Segunda-feira à tarde e alguns moradores do conjunto habitacional Vila Santa Casa, o Santos T, conversam na calçada. Entre eles está o primeiro subsíndico do condomínio, Mário Antônio dos Santos.

Atualmente, ele aproveita a vida nova que chegou junto com a entrega dos 133 apartamentos, no início deste ano.

Cadeirante, Mário conta hoje com rampa de acesso para entrar no prédio, elevador e um apartamento no 5º andar todo adaptado para as suas condições, inclusive o banheiro. 

“Nem dá pra comparar, aqui é outra coisa.
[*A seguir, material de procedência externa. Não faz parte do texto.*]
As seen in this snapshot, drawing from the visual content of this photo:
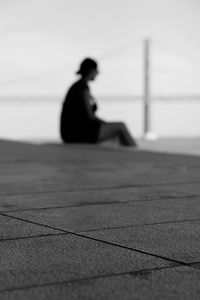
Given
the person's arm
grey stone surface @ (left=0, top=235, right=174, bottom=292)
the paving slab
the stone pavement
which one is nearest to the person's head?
the person's arm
Antes era tudo desorganizado, muita bagunça, tudo grudado”, diz ele enquanto aponta para o terreno em frente, local que abrigou por quase 40 anos a antiga favela Caldeirão do Diabo, posteriormente chamada de Vila Santa Casa.  

Construída em meio à Avenida Senador Feijó, no bairro Encruzilhada, próximo ao Canal 3 - uma das áreas mais nobres de Santos – o núcleo chegou a ter cerca de 150 barracos, totalmente contrastados pela suntuosidade dos prédios vizinhos. 

Mário morou no Caldeirão por mais de 30 anos até que a luta por moradia digna finalmente chegou ao fim, a cerca de seis meses, com a entrega do conjunto habitacional Santos T. Agora, os moradores tentam se adaptar com as regras que a vida em condomínio exige.  

“Na favela não tinha rotina. Rolava festa durante a semana, música alta de madrugada, gato de luz. Aqui no prédio é tudo diferente e as responsabilidades aumentaram, então estamos em processo de adaptação”, diz Mário.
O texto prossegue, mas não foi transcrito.